▶ **Task to carry out**
Would you copy out verbatim the rows below from the line holding "shed wall is" through the end of the rows, inclusive, and leave the pictures out?

● ● ● ●

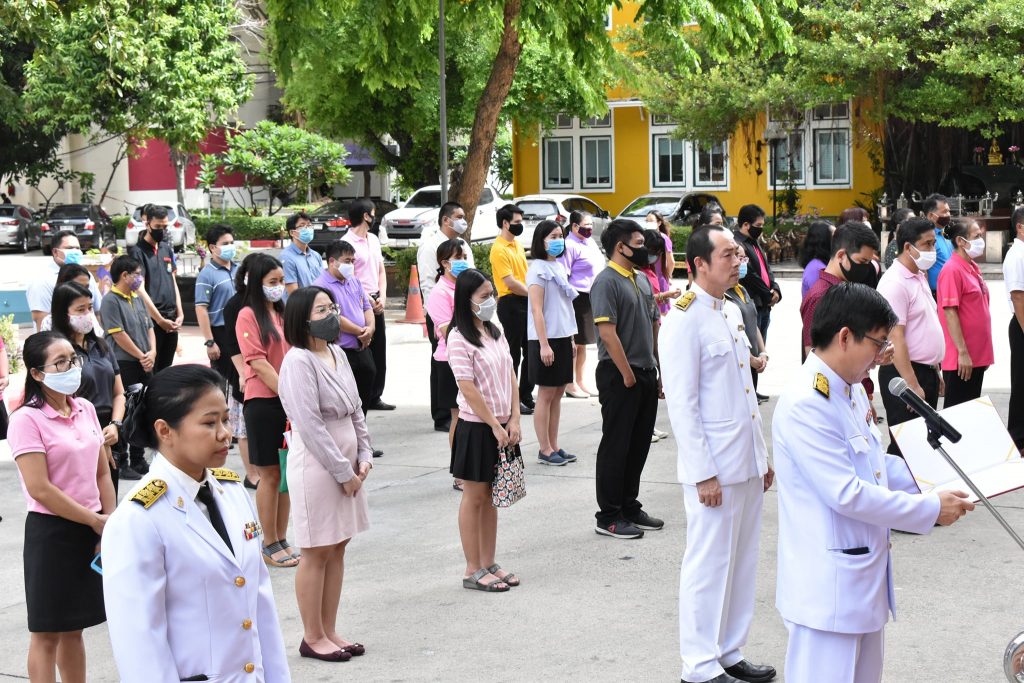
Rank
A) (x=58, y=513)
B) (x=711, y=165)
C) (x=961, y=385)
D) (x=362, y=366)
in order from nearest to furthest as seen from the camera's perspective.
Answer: (x=58, y=513) < (x=961, y=385) < (x=362, y=366) < (x=711, y=165)

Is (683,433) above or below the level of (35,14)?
below

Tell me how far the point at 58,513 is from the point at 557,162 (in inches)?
1387

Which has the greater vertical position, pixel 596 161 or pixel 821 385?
pixel 596 161

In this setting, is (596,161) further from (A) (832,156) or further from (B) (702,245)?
(B) (702,245)

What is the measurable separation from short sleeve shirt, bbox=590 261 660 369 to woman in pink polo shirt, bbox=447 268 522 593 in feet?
3.05

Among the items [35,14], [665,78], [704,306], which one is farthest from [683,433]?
[665,78]

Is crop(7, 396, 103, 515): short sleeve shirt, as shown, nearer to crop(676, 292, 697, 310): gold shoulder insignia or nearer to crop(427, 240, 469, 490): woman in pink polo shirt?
crop(676, 292, 697, 310): gold shoulder insignia

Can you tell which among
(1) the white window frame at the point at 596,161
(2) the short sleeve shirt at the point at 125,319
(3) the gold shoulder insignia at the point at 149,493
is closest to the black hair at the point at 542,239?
(2) the short sleeve shirt at the point at 125,319

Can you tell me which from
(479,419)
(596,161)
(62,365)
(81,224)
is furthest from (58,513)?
(596,161)

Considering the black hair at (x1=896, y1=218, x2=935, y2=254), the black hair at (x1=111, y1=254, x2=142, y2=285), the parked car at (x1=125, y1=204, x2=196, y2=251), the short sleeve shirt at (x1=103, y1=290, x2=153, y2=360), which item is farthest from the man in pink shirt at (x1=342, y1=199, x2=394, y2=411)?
the parked car at (x1=125, y1=204, x2=196, y2=251)

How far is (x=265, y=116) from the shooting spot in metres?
54.8

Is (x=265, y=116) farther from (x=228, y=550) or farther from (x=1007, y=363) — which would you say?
(x=228, y=550)

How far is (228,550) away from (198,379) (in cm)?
47

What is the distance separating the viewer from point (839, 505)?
12.2ft
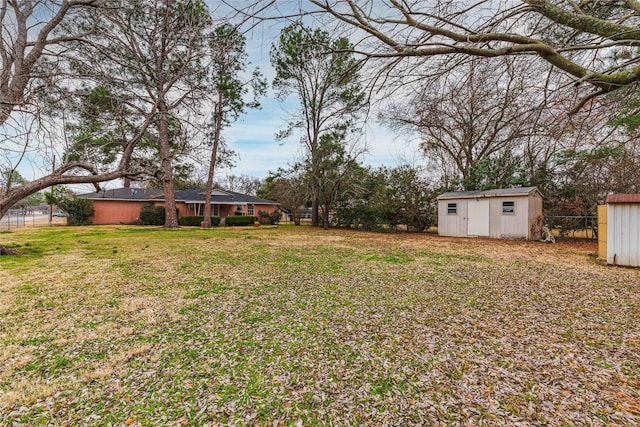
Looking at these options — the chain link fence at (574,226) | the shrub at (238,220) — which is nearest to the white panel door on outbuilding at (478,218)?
the chain link fence at (574,226)

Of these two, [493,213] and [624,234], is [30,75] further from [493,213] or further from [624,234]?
[493,213]

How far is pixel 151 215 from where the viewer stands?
20.7 meters

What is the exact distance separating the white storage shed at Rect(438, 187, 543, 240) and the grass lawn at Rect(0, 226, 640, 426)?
280 inches

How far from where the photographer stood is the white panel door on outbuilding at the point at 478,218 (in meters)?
12.7

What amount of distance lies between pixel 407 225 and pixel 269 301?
13.7 m

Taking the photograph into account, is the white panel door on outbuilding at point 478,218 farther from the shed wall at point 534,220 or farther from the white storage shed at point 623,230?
the white storage shed at point 623,230

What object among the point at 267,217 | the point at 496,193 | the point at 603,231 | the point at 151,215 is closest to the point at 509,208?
the point at 496,193

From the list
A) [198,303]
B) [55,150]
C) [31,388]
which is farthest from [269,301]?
[55,150]

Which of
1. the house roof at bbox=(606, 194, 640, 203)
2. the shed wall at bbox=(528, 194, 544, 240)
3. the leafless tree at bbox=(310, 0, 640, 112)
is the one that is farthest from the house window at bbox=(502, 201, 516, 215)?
the leafless tree at bbox=(310, 0, 640, 112)

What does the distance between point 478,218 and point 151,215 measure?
21425 millimetres

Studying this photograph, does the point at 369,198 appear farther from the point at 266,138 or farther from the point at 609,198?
the point at 609,198

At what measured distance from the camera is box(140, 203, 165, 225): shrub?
20688 mm

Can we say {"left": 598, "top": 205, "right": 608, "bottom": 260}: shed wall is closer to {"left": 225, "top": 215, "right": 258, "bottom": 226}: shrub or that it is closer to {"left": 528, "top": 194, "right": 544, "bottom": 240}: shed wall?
{"left": 528, "top": 194, "right": 544, "bottom": 240}: shed wall

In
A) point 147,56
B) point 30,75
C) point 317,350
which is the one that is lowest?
point 317,350
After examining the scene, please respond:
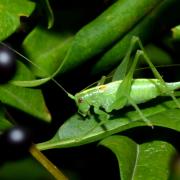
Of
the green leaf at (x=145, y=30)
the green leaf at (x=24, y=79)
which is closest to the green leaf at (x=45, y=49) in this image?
the green leaf at (x=24, y=79)

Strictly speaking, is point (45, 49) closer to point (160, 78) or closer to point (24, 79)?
point (24, 79)

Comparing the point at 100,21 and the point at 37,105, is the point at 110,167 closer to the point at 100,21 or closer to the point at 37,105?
the point at 37,105

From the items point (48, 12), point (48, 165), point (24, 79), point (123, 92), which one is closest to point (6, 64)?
point (24, 79)

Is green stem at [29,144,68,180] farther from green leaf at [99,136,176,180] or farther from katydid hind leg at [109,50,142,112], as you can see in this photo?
katydid hind leg at [109,50,142,112]

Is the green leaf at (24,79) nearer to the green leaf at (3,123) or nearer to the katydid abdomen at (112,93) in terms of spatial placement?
the green leaf at (3,123)

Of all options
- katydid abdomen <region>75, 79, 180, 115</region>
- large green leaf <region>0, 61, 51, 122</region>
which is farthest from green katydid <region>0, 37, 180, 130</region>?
large green leaf <region>0, 61, 51, 122</region>

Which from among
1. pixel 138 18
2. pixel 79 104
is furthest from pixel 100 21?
pixel 79 104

● ● ● ●

▶ **Answer for the task**
Can we say {"left": 598, "top": 205, "right": 608, "bottom": 260}: shed wall is closer to {"left": 225, "top": 215, "right": 258, "bottom": 226}: shrub or that it is closer to {"left": 528, "top": 194, "right": 544, "bottom": 240}: shed wall?
{"left": 528, "top": 194, "right": 544, "bottom": 240}: shed wall

In
A) point 147,56
B) point 30,75
C) point 317,350
which is the one that is lowest?
point 317,350
After examining the scene, please respond:
Of
the green leaf at (x=145, y=30)
the green leaf at (x=24, y=79)
which is closest to the green leaf at (x=45, y=49) in this image?
the green leaf at (x=24, y=79)

Strictly speaking, is point (45, 49) closer to point (160, 78) or closer to point (24, 79)?
point (24, 79)

Comparing the point at 100,21 and the point at 37,105, is the point at 110,167 closer to the point at 100,21 or closer to the point at 37,105?
the point at 37,105

From the items point (48, 12), point (48, 165), point (24, 79), point (123, 92), which one is closest to point (6, 64)?
point (24, 79)

Is green stem at [29,144,68,180] farther from green leaf at [99,136,176,180] or farther from katydid hind leg at [109,50,142,112], as you can see in this photo?
katydid hind leg at [109,50,142,112]

Is the green leaf at (24,79) nearer to the green leaf at (3,123) or nearer to the katydid abdomen at (112,93) in terms of spatial placement?
the green leaf at (3,123)

Of all options
- katydid abdomen <region>75, 79, 180, 115</region>
- large green leaf <region>0, 61, 51, 122</region>
which is farthest from green katydid <region>0, 37, 180, 130</region>?
large green leaf <region>0, 61, 51, 122</region>

Which from among
1. pixel 138 18
2. pixel 79 104
is furthest from pixel 100 21?
pixel 79 104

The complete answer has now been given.